As such, it really gets my goat when I read articles or social media posts criticizing Millennials for traveling to exotic spring break locations. Frankly, the last time I went to a beach for spring break was over ten years ago! And while I, too, may find myself being a little critical of those who travel for recreation right now, I think it is important at this time that we suspend assumptions and avoid mislabeling behaviors or giving in to gross overgeneralizations.

One stereotype about Millennials is that we try to make everything about ourselves and I promise that is not my intention with this note. I only share this experience to let you know that I get it – people have a lot to say about other generations, and all too often, it’s negative or misplaced, and it’s usually directed at either my generation or yours.
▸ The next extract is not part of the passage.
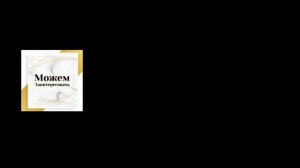 Занимательная Библия   Стоит задуматься / Подкаст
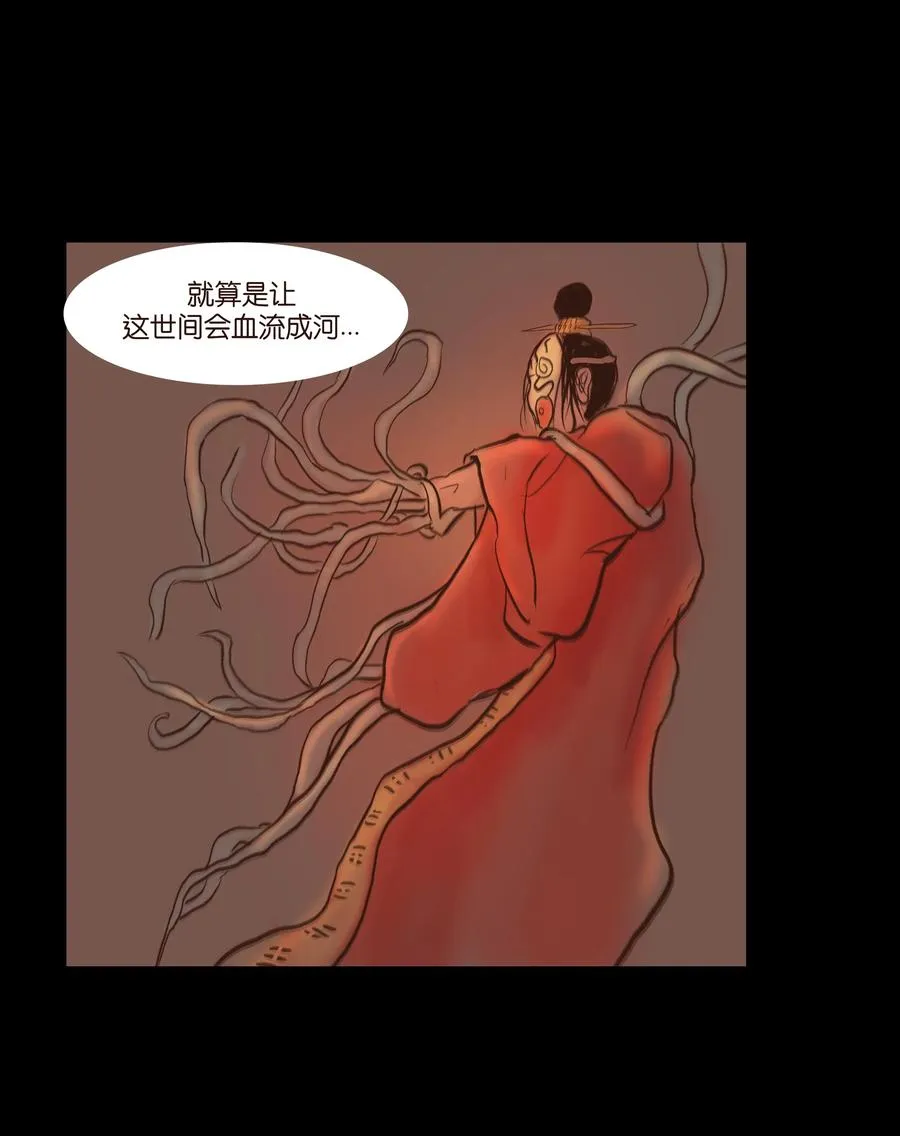 080 五虎 第41页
While logging onto social media, I often see sarcastic posts that end with “okay boomer” and an eyeroll emoji. Typically, my policy is to ignore the post and keep scrolling in search of content that is more interesting, more relevant, or, if I’m lucky, includes a dog video. However, I cannot take this same passive approach when I see an extension of this “joke” in posts now referring to COVID-19 as #BoomerRemover. It baffles me that people think this is humorous or okay. It is not.

If we stick to the facts, then yes, COVID-19 disproportionately presents serious, life-threatening symptoms in older adults. However, these symptoms are not exclusive to aging populations and can affect anybody, regardless of age. Furthermore, #BoomerRemover fails to account for the sum of the human experience. Now is a time for our community to come together and support each other, not reinforce divides or prejudices, passing them off as “harmless” humor. My generation is still getting our lives together and we need you to continue showing us the ropes! I need my aging family and friends in my life. They matter to me. You matter to me. You matter.

So here are some of the ways I’m supporting the older adults in my life at this time:

  1. Staying home to the fullest extent possible
  2. Promoting social media content that is actually humorous and educating those who post insensitive material
  3. Checking in regularly with the important people in my life
  4. Talking others through using grocery delivery services and apps that link library cards to eReaders or tablets
  5. Preparing a meal for neighbors diagnosed with COVID-19 and sharing via porch drop-off

Our world is about to change and nobody knows what it is going to look like. But if we come together and support one another through this time, then our community will come out that much stronger. It’s my hope that we can close the gap between our generations and find mutual understanding and respect that extends well beyond COVID-19.